@neevle @charm
Zgodzę się, że plan ambitny, ale to też nie jest tak, że nic robiłem w kierunku swojej kondycji aż do stycznia
Trochę dramatyzowałem w pierwszym poście, żeby przyciągnąć uwagę, ale pewne nie jest AŻ TAK źle :P
jeszcze nie tak dawno biegałem 11km w godzinę ze sporym zapasem sił, teraz pewnie niewiele słabiej gdyby było sucho i nieco cieplej.
Do biegania mnie raczej nic nie zniechęci, nawet gdyby się nie udało. Myślę też, ze po wielu latach treningów znam swoje ciało na tyle, że w przypadku ryzyka kontuzji zdążę zejść z trasy
No i na pewno przed maratonem będę chciał zrobić z 2-3 razy po 20km, jeśli okaże się wtedy ze jest to ponad moje możliwości, to nic na siłę.

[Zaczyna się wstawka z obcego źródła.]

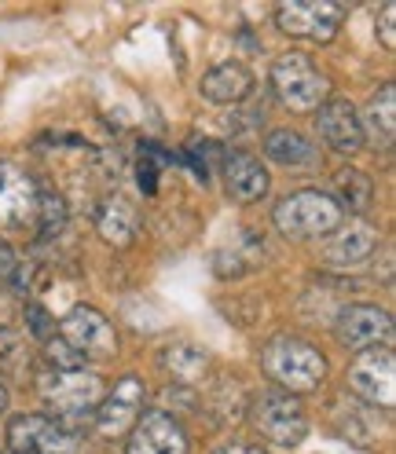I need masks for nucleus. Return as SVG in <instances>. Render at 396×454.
I'll use <instances>...</instances> for the list:
<instances>
[{"label": "nucleus", "mask_w": 396, "mask_h": 454, "mask_svg": "<svg viewBox=\"0 0 396 454\" xmlns=\"http://www.w3.org/2000/svg\"><path fill=\"white\" fill-rule=\"evenodd\" d=\"M261 366L279 388H287V395L316 392L327 381V356L313 340L294 337V333L272 337L261 352Z\"/></svg>", "instance_id": "f257e3e1"}, {"label": "nucleus", "mask_w": 396, "mask_h": 454, "mask_svg": "<svg viewBox=\"0 0 396 454\" xmlns=\"http://www.w3.org/2000/svg\"><path fill=\"white\" fill-rule=\"evenodd\" d=\"M272 89L279 103L294 114H316L330 99L327 74L301 51H287L272 63Z\"/></svg>", "instance_id": "f03ea898"}, {"label": "nucleus", "mask_w": 396, "mask_h": 454, "mask_svg": "<svg viewBox=\"0 0 396 454\" xmlns=\"http://www.w3.org/2000/svg\"><path fill=\"white\" fill-rule=\"evenodd\" d=\"M342 206L334 202L327 191H294L275 206L272 220L287 239H320L334 235L342 227Z\"/></svg>", "instance_id": "7ed1b4c3"}, {"label": "nucleus", "mask_w": 396, "mask_h": 454, "mask_svg": "<svg viewBox=\"0 0 396 454\" xmlns=\"http://www.w3.org/2000/svg\"><path fill=\"white\" fill-rule=\"evenodd\" d=\"M37 392L55 418H84L96 414L99 400L107 395L103 378L92 371H44L37 378Z\"/></svg>", "instance_id": "20e7f679"}, {"label": "nucleus", "mask_w": 396, "mask_h": 454, "mask_svg": "<svg viewBox=\"0 0 396 454\" xmlns=\"http://www.w3.org/2000/svg\"><path fill=\"white\" fill-rule=\"evenodd\" d=\"M249 421L261 440H268L282 450L301 447V440L308 436V414L297 395H287V392H265L261 400H253Z\"/></svg>", "instance_id": "39448f33"}, {"label": "nucleus", "mask_w": 396, "mask_h": 454, "mask_svg": "<svg viewBox=\"0 0 396 454\" xmlns=\"http://www.w3.org/2000/svg\"><path fill=\"white\" fill-rule=\"evenodd\" d=\"M345 22V8L334 0H287L275 8V26L287 37L313 41V44H330Z\"/></svg>", "instance_id": "423d86ee"}, {"label": "nucleus", "mask_w": 396, "mask_h": 454, "mask_svg": "<svg viewBox=\"0 0 396 454\" xmlns=\"http://www.w3.org/2000/svg\"><path fill=\"white\" fill-rule=\"evenodd\" d=\"M345 381H349V392H356L363 403L392 411V400H396V359H392L389 348L356 352Z\"/></svg>", "instance_id": "0eeeda50"}, {"label": "nucleus", "mask_w": 396, "mask_h": 454, "mask_svg": "<svg viewBox=\"0 0 396 454\" xmlns=\"http://www.w3.org/2000/svg\"><path fill=\"white\" fill-rule=\"evenodd\" d=\"M59 337L67 345L84 359H110L118 352V333L115 326L107 323L103 311L89 308V304H77L63 316V326H59Z\"/></svg>", "instance_id": "6e6552de"}, {"label": "nucleus", "mask_w": 396, "mask_h": 454, "mask_svg": "<svg viewBox=\"0 0 396 454\" xmlns=\"http://www.w3.org/2000/svg\"><path fill=\"white\" fill-rule=\"evenodd\" d=\"M144 400H147V388L136 374H125L122 381H115V388L103 395L96 414H92L96 433L103 440H122L125 433H132V425L139 421V414H144Z\"/></svg>", "instance_id": "1a4fd4ad"}, {"label": "nucleus", "mask_w": 396, "mask_h": 454, "mask_svg": "<svg viewBox=\"0 0 396 454\" xmlns=\"http://www.w3.org/2000/svg\"><path fill=\"white\" fill-rule=\"evenodd\" d=\"M337 345L349 352H367V348H385L392 337V316L378 304H349L337 311L334 323Z\"/></svg>", "instance_id": "9d476101"}, {"label": "nucleus", "mask_w": 396, "mask_h": 454, "mask_svg": "<svg viewBox=\"0 0 396 454\" xmlns=\"http://www.w3.org/2000/svg\"><path fill=\"white\" fill-rule=\"evenodd\" d=\"M12 454H77V440L63 421L48 414H19L8 425Z\"/></svg>", "instance_id": "9b49d317"}, {"label": "nucleus", "mask_w": 396, "mask_h": 454, "mask_svg": "<svg viewBox=\"0 0 396 454\" xmlns=\"http://www.w3.org/2000/svg\"><path fill=\"white\" fill-rule=\"evenodd\" d=\"M37 194L41 187L30 173L0 161V227L4 231H26L37 223Z\"/></svg>", "instance_id": "f8f14e48"}, {"label": "nucleus", "mask_w": 396, "mask_h": 454, "mask_svg": "<svg viewBox=\"0 0 396 454\" xmlns=\"http://www.w3.org/2000/svg\"><path fill=\"white\" fill-rule=\"evenodd\" d=\"M125 454H187V433L173 414L147 411L132 425Z\"/></svg>", "instance_id": "ddd939ff"}, {"label": "nucleus", "mask_w": 396, "mask_h": 454, "mask_svg": "<svg viewBox=\"0 0 396 454\" xmlns=\"http://www.w3.org/2000/svg\"><path fill=\"white\" fill-rule=\"evenodd\" d=\"M316 129H320V139L337 151V154H356L363 151V125H360V114L349 99H327L320 110H316Z\"/></svg>", "instance_id": "4468645a"}, {"label": "nucleus", "mask_w": 396, "mask_h": 454, "mask_svg": "<svg viewBox=\"0 0 396 454\" xmlns=\"http://www.w3.org/2000/svg\"><path fill=\"white\" fill-rule=\"evenodd\" d=\"M220 168H224V187H228V194L235 198L239 206H253V202H261V198L272 191V176H268V168L261 165V158H253V154H246V151H232V154H224Z\"/></svg>", "instance_id": "2eb2a0df"}, {"label": "nucleus", "mask_w": 396, "mask_h": 454, "mask_svg": "<svg viewBox=\"0 0 396 454\" xmlns=\"http://www.w3.org/2000/svg\"><path fill=\"white\" fill-rule=\"evenodd\" d=\"M202 96L210 99V103H220V106H235V103H242V99H249V92H253V74H249V67H242V63H220V67H213L210 74H202Z\"/></svg>", "instance_id": "dca6fc26"}, {"label": "nucleus", "mask_w": 396, "mask_h": 454, "mask_svg": "<svg viewBox=\"0 0 396 454\" xmlns=\"http://www.w3.org/2000/svg\"><path fill=\"white\" fill-rule=\"evenodd\" d=\"M378 246V231L367 223H356L342 235H330V242L323 246V261L330 268H356L360 261H367Z\"/></svg>", "instance_id": "f3484780"}, {"label": "nucleus", "mask_w": 396, "mask_h": 454, "mask_svg": "<svg viewBox=\"0 0 396 454\" xmlns=\"http://www.w3.org/2000/svg\"><path fill=\"white\" fill-rule=\"evenodd\" d=\"M158 363L169 371V378H173L177 385H194L198 378H202L210 371V356L206 348L198 345H187V340H180V345H165Z\"/></svg>", "instance_id": "a211bd4d"}, {"label": "nucleus", "mask_w": 396, "mask_h": 454, "mask_svg": "<svg viewBox=\"0 0 396 454\" xmlns=\"http://www.w3.org/2000/svg\"><path fill=\"white\" fill-rule=\"evenodd\" d=\"M265 154L287 168H301L316 161V147L297 132V129H275L265 136Z\"/></svg>", "instance_id": "6ab92c4d"}, {"label": "nucleus", "mask_w": 396, "mask_h": 454, "mask_svg": "<svg viewBox=\"0 0 396 454\" xmlns=\"http://www.w3.org/2000/svg\"><path fill=\"white\" fill-rule=\"evenodd\" d=\"M96 227L107 242L129 246L136 239V209L125 202V198H107L96 213Z\"/></svg>", "instance_id": "aec40b11"}, {"label": "nucleus", "mask_w": 396, "mask_h": 454, "mask_svg": "<svg viewBox=\"0 0 396 454\" xmlns=\"http://www.w3.org/2000/svg\"><path fill=\"white\" fill-rule=\"evenodd\" d=\"M360 125H363V136L371 132L375 139H382L385 147L392 144V136H396V89H392V84H385L378 96H371Z\"/></svg>", "instance_id": "412c9836"}, {"label": "nucleus", "mask_w": 396, "mask_h": 454, "mask_svg": "<svg viewBox=\"0 0 396 454\" xmlns=\"http://www.w3.org/2000/svg\"><path fill=\"white\" fill-rule=\"evenodd\" d=\"M334 187H337L334 202L342 206V213L345 209L367 213V209H371V202H375V184H371V176H367L363 168H342V173L334 176Z\"/></svg>", "instance_id": "4be33fe9"}, {"label": "nucleus", "mask_w": 396, "mask_h": 454, "mask_svg": "<svg viewBox=\"0 0 396 454\" xmlns=\"http://www.w3.org/2000/svg\"><path fill=\"white\" fill-rule=\"evenodd\" d=\"M63 227H67V202H63V194L41 187V194H37V223H34L37 239H55Z\"/></svg>", "instance_id": "5701e85b"}, {"label": "nucleus", "mask_w": 396, "mask_h": 454, "mask_svg": "<svg viewBox=\"0 0 396 454\" xmlns=\"http://www.w3.org/2000/svg\"><path fill=\"white\" fill-rule=\"evenodd\" d=\"M169 161V154L158 147V144H144L139 147V161H136V184L144 194H154L158 191V173L162 165Z\"/></svg>", "instance_id": "b1692460"}, {"label": "nucleus", "mask_w": 396, "mask_h": 454, "mask_svg": "<svg viewBox=\"0 0 396 454\" xmlns=\"http://www.w3.org/2000/svg\"><path fill=\"white\" fill-rule=\"evenodd\" d=\"M220 144H213V139H187V147H184V161L191 165V173L198 180H210V154H217Z\"/></svg>", "instance_id": "393cba45"}, {"label": "nucleus", "mask_w": 396, "mask_h": 454, "mask_svg": "<svg viewBox=\"0 0 396 454\" xmlns=\"http://www.w3.org/2000/svg\"><path fill=\"white\" fill-rule=\"evenodd\" d=\"M26 363H30V356L22 352L19 333H0V366H4L8 374H22Z\"/></svg>", "instance_id": "a878e982"}, {"label": "nucleus", "mask_w": 396, "mask_h": 454, "mask_svg": "<svg viewBox=\"0 0 396 454\" xmlns=\"http://www.w3.org/2000/svg\"><path fill=\"white\" fill-rule=\"evenodd\" d=\"M26 319H30V330H34L37 337H44V340L55 333V323H51V316H48L44 308H37V304H26Z\"/></svg>", "instance_id": "bb28decb"}, {"label": "nucleus", "mask_w": 396, "mask_h": 454, "mask_svg": "<svg viewBox=\"0 0 396 454\" xmlns=\"http://www.w3.org/2000/svg\"><path fill=\"white\" fill-rule=\"evenodd\" d=\"M378 37L385 48H396V4H385L378 15Z\"/></svg>", "instance_id": "cd10ccee"}, {"label": "nucleus", "mask_w": 396, "mask_h": 454, "mask_svg": "<svg viewBox=\"0 0 396 454\" xmlns=\"http://www.w3.org/2000/svg\"><path fill=\"white\" fill-rule=\"evenodd\" d=\"M15 249L4 242V239H0V278H12L15 275Z\"/></svg>", "instance_id": "c85d7f7f"}, {"label": "nucleus", "mask_w": 396, "mask_h": 454, "mask_svg": "<svg viewBox=\"0 0 396 454\" xmlns=\"http://www.w3.org/2000/svg\"><path fill=\"white\" fill-rule=\"evenodd\" d=\"M217 454H268L261 447H249V443H228V447H220Z\"/></svg>", "instance_id": "c756f323"}, {"label": "nucleus", "mask_w": 396, "mask_h": 454, "mask_svg": "<svg viewBox=\"0 0 396 454\" xmlns=\"http://www.w3.org/2000/svg\"><path fill=\"white\" fill-rule=\"evenodd\" d=\"M4 411H8V388L0 385V414H4Z\"/></svg>", "instance_id": "7c9ffc66"}, {"label": "nucleus", "mask_w": 396, "mask_h": 454, "mask_svg": "<svg viewBox=\"0 0 396 454\" xmlns=\"http://www.w3.org/2000/svg\"><path fill=\"white\" fill-rule=\"evenodd\" d=\"M8 454H12V450H8Z\"/></svg>", "instance_id": "2f4dec72"}]
</instances>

Wiem, że maraton to inna sprawa, bo pewnie po 30km tak naprawde zaczyna się zabawa, ale wychodzę z założenia, że wolę zaryzykować niepowodzeniem niż żałować ze się nie spróbowało. Mniej boli porażka niż brak próby
Btw, jaki jest limit czasowy ukończenia maratonu, 6h? Ja (naiwnie?) zakładam, że zmieszczę się w 5h.
@katekate
mam jeszcze parę takich, będą się pojawiać z czasem :P
do zobaczenia na trasach, szczególnie krakowskich!